**Selection**.
But they are a very limited reflection of that spirit. A charter system does not break educational finance monopoly (EFM) — indeed some of its forms depend on maintaining monopoly fund distribution. None places allocation in parents' hands. A charter system may not attack central or local bureaucratic structures - indeed, it can give them new tasks. A charter system may create schools more efficient than today's public schools — but its cost-effectiveness may not withstand comparison to non-profit independent schools, already operating with great efficiency. A charter program may produce more and different public schools — but it cannot satisfy the ethical and religious concerns which motivate many parents to want schools reflecting the family's values, and would continue to discriminate against those parents.
Accordingly, it is possible to endorse a carefully-drawn charter provision as an improvement on a badly-performing status-quo, as a small step toward genuine choice. Seen as a substitute for true choice among all qualified schools — public, private, parochial, home — it would be a very bad mistake, yet another trap to be avoided. The very spirit which makes support for charters logical insists on going beyond them. We want to remember, also, that charter schools' provisions can be employed to deflect interest in and enthusiasm for genuine choice. That ironic effect has occurred in some jurisdictions.
CONTRIBUTION OF RELIGIOUS
SCHOOLS
The savings in cost of tuition at religious vs.
public schools is often cited by proponents of educational choice, and
opponents of choice often try to rebut such claims. In a recent article
aimed at discrediting the claims, Bruce G. Brodsky, President of the Nassau-Suffolk
School Boards Association, asserts that once the services offered by religious
schools are stacked up against the public schools' available services,
there is really no difference in cost. "If religious schools were held
to the same standards as public schools and taxpayers stopped paying for
the special services that public schools presently provide, the public
would realize the cost differences between the two are non-existent." ("The
Voucher Debate Adds Up to the Wrong Numbers," Newsday, 01/27/94)

(Entries on spatial positioning)
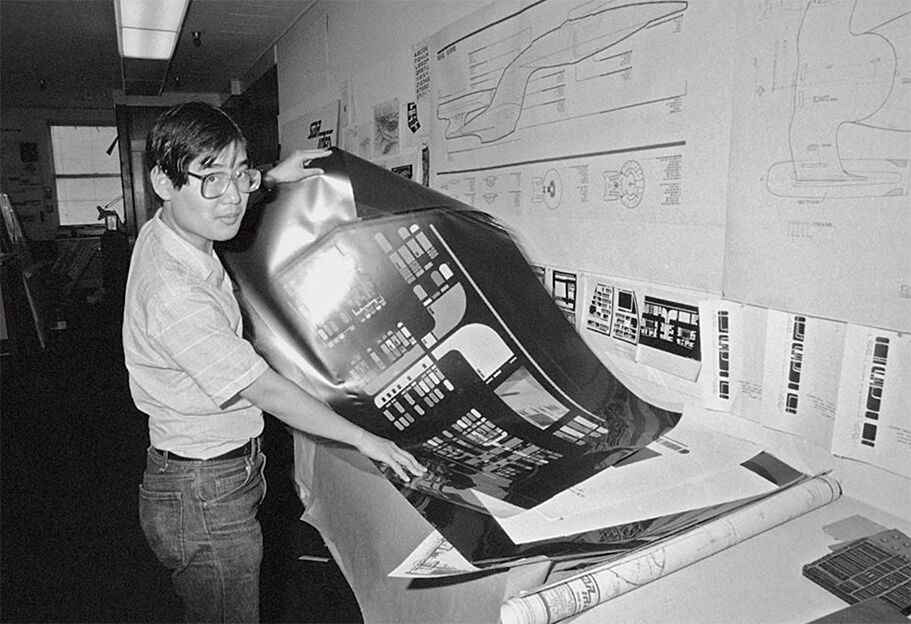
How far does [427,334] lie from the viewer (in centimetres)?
86

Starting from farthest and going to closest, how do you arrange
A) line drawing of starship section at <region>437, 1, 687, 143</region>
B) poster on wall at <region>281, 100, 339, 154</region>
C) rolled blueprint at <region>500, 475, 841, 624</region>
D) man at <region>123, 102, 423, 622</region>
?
poster on wall at <region>281, 100, 339, 154</region>, line drawing of starship section at <region>437, 1, 687, 143</region>, man at <region>123, 102, 423, 622</region>, rolled blueprint at <region>500, 475, 841, 624</region>

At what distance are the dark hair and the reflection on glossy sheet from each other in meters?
0.13

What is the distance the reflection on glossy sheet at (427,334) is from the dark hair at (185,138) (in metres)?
0.13

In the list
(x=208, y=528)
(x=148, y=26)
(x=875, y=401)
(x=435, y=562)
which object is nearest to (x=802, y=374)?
(x=875, y=401)

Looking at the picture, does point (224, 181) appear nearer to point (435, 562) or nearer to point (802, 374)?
point (435, 562)

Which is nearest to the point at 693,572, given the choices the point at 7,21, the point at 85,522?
the point at 85,522

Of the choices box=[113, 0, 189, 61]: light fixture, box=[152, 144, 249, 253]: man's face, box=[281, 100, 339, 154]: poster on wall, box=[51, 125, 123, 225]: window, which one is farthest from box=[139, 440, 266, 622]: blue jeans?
box=[51, 125, 123, 225]: window

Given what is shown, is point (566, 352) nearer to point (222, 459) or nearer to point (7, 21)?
point (222, 459)

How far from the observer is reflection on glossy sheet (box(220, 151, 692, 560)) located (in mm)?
836

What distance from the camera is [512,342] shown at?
0.87 metres

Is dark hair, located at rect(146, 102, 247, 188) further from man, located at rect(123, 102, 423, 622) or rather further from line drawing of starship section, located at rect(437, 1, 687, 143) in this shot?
line drawing of starship section, located at rect(437, 1, 687, 143)

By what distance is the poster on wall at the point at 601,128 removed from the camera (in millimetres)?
931

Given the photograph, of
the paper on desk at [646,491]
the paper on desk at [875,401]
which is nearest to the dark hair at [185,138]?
the paper on desk at [646,491]

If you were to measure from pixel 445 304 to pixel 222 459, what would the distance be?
45 centimetres
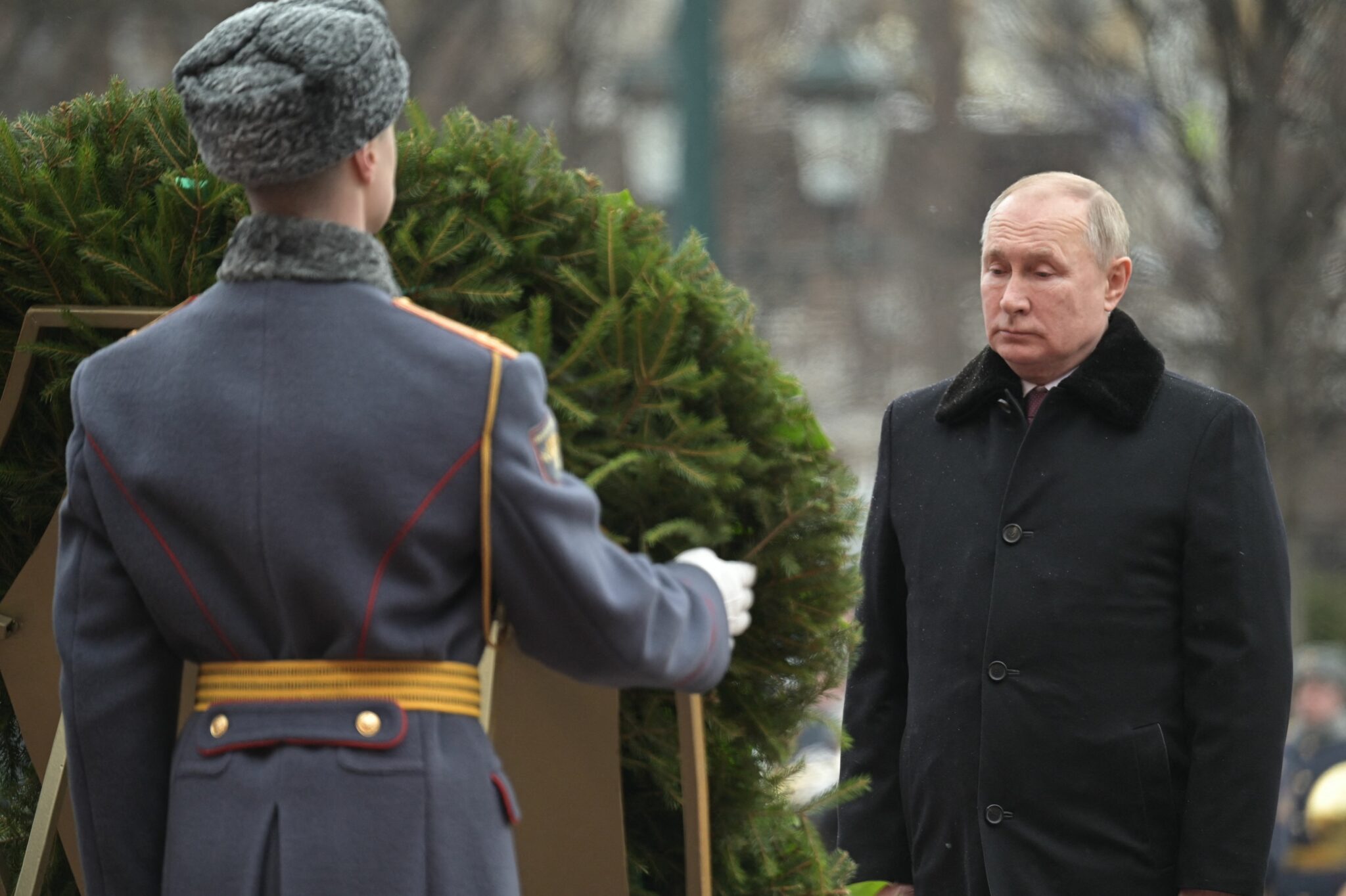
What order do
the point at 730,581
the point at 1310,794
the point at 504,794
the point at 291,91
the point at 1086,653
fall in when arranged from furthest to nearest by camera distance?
1. the point at 1310,794
2. the point at 1086,653
3. the point at 730,581
4. the point at 504,794
5. the point at 291,91

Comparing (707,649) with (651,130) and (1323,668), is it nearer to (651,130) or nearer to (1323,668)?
(1323,668)

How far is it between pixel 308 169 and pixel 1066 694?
1.64 meters

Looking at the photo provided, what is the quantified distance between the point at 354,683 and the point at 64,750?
2.10 feet

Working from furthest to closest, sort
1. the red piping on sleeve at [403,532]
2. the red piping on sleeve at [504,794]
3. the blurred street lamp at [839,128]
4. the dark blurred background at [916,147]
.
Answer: the blurred street lamp at [839,128]
the dark blurred background at [916,147]
the red piping on sleeve at [504,794]
the red piping on sleeve at [403,532]

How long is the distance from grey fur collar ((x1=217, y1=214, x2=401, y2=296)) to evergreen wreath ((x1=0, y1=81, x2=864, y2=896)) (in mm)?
394

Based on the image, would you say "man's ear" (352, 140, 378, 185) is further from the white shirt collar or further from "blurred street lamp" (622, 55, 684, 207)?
"blurred street lamp" (622, 55, 684, 207)

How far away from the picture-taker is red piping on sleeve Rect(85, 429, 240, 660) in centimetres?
205

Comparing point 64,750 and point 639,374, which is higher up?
point 639,374

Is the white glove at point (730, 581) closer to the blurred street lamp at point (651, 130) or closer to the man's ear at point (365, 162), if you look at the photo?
the man's ear at point (365, 162)

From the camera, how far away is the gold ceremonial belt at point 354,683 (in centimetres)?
202

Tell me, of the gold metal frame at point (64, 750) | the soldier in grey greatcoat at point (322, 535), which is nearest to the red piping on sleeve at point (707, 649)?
the soldier in grey greatcoat at point (322, 535)

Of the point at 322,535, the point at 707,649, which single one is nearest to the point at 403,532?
the point at 322,535

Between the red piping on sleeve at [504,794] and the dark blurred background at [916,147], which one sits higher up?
the dark blurred background at [916,147]

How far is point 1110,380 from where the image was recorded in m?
3.19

**Problem set**.
[a] In the school choice text, what position does Bruce G. Brodsky hold?
[b] Continue the school choice text after its final sentence.

**Responses to the tasks**.
[a] He is President of the Nassau-Suffolk School Boards Association.

[b]
In reality, religious schools do in most cases provide all worthwhile extracurricular and community services for a singularly powerful reason: their ethical and religious commitments demand it. Religious schools are inclined by their very nature to ensure academic excellence as an intrinsic part of religious and ethical formation. Tuition remains comparatively low, not because education is being shortchanged, but because religious schools must be responsive to parents' demands to the natural restraints of a voluntary versus monopolistic environment.
The religious schools and their clientele simply do not encourage nor tolerate bureaucratic excess and superfluous program proliferation. What the parents of religious school children do want is the extension of their own particular religious and ethical values to their children, via an appropriate educational environment. This is well portrayed by a faculty member at the Hebrew Academy, a Jewish day school in a large city in the southern U.S., "We don't teach values as a separate thing, because values are such an inherent part of their total education." The teacher's colleague remarked, "Our goals are high. I tell my students, 'The last thing you want to be is an ignorant Jew. You want to be able to learn and know on your own. . ..'" (Edward L. Harris, "Integrating and Preserving Values in a School Culture: A Qualitative Study of a Jewish Day School," Journal of Research on Christian Education, Vol. 2, No. 2, Autumn, 1993) In most cases the very nature of religious education provides a powerful motive for educational excellence, as a quality owed to the young. Contrary to Mr. Brodsky's surmise, religious schools provide comprehensive education, and do so efficiently, for innate reasons.
Before going further, let us set the situation in which this Department of Public Instruction (DPI) representative found himself, and then let him speak for himself. "Weekend" was discussing a Landmark Legal Foundation lawsuit, announced the day before, which aims to show that the state-supported, limited choice experiment in Milwaukee is unconstitutional because it prohibits parents from choosing sectarian schools, thereby severely limiting their ability to choose among alternatives and violating their religious freedom rights. According to the suit, the Milwaukee program should be broadened to enable parents to choose religiously-oriented schools if they want that for their child.
In reacting against the lawsuit, the DPI representative asserted that the suit's objectives violated church-state prohibitions, but this contention was easily refuted by Landmark's Gerald Hill: aid to parents is not aid to churches. Rather than simply acknowledging the refutation, the DPI operative shifted his ground by saying that, even if there were no church-state problem, the Milwaukee program should not be broadened because it would be bad social policy. Correct social policy would presume the superiority of monopoly's public schools for children generally, and the inferiority of any parental judgment to the contrary.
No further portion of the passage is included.